Smith: Be crystal clear about your goals. The first thing a buyer needs to do is have their goals clearly defined. The very first goal to determine is how much money they want to invest in this purchase, and how much they want their monthly payment to be. Then we need to talk about the maximum that you’re willing to go to if you get in a competitive bidding situation, where emotions are running high.

Defining that maximum is one of the keys. When you’re in the heat of the moment, logic gets thrown out the window. You don’t want a five-minute emotional decision to put you into a 30-year mortgage you can’t afford. So you have to know your numbers. Before you start making offers, imagine yourself being one of 15 bidders competing for a property.

What mistakes do you see buyers making?

Smith: The buyer who doesn’t have the right real estate agent in this market is making a mistake.
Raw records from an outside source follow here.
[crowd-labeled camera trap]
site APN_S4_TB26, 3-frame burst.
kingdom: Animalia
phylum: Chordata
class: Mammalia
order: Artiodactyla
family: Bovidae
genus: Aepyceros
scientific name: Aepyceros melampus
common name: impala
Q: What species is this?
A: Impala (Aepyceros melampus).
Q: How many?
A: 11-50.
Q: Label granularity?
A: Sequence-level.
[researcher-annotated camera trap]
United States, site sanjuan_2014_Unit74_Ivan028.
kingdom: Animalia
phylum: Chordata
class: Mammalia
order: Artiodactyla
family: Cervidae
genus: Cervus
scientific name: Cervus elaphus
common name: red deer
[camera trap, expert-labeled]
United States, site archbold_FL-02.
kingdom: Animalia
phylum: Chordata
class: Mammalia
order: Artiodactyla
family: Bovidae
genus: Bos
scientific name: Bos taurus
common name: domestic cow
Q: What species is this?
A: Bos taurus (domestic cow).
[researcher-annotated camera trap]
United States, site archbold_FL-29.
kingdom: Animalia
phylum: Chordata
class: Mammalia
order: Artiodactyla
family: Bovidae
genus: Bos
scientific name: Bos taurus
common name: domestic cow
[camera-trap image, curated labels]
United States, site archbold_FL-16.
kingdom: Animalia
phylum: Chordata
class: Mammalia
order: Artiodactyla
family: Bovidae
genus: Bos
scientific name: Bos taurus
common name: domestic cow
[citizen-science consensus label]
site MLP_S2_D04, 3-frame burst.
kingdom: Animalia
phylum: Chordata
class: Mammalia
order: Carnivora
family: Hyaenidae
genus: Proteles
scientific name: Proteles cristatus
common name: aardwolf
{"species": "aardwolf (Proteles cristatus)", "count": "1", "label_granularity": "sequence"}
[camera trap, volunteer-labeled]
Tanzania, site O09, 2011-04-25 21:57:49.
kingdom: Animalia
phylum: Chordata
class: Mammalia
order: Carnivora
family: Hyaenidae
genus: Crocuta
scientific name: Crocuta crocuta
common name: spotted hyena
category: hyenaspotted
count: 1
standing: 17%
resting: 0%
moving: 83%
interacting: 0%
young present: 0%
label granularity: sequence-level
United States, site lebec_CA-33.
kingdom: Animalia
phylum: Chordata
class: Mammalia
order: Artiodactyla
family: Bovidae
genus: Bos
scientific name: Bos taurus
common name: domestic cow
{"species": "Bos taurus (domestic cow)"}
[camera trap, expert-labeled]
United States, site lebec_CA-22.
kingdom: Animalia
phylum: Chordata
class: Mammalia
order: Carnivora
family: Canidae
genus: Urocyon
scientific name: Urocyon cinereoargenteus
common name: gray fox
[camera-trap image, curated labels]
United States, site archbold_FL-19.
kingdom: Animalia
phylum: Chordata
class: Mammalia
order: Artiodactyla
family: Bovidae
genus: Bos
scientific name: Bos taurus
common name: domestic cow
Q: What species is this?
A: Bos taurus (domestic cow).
You want somebody who has knowledge of that market, who knows the history of that market. You should hire someone who does 20-plus transactions a year, and who has the benefit of 10 years of experience in the business.

And make sure you get a preapproval. There are loan officers that will talk to a consumer, maybe run their credit, but not verify their income or their assets. There’s a big divide between good quality mortgage lenders who give full loan approvals based on verified income, assets and down payment – that customer is completely ready to borrow money. When we give a preapproval, we base it on what the consumer wants, but we also give a maximum. If you came to me and said, “I want a $2,000 monthly payment,” I’d say, “OK, including taxes and insurance, that qualifies you for a $300,000 home.” But then I’d say, “Based on your income, you can qualify for more than that.” So maybe you’d say you don’t want to pay more than $2,500 a month, and I’d approve you for that as a maximum.

How much longer will this intense seller’s market last?

Smith: Is the population going to stop growing? Are interest rates going to stay low forever? Are the economy and the markets going to continue to be robust? When is the next recession going to take place? Those are the keys to how long this is going to last. Right now, for the foreseeable future, you look at all those questions, and you conclude we could be in this market for a while.

Where do you see rates going? 

Smith: The market is heading to 3.5 percent to 4 percent this year. Past 2021, I wonder about the stimulus money. When the ripple effects are out of the economy, then what?

Is the refi boom over?

Smith: Not at all. We’re still doing tons of refinances. Some people are quick to make refinance decisions. Some people need to hear the refinance message one time and they take action. Some people need to hear the message 10 times, or 20 times, and then they act. And some people wait until the opportunity is almost gone. For whatever reason, there are a lot of people who haven’t refinanced. Sometimes they’re too busy.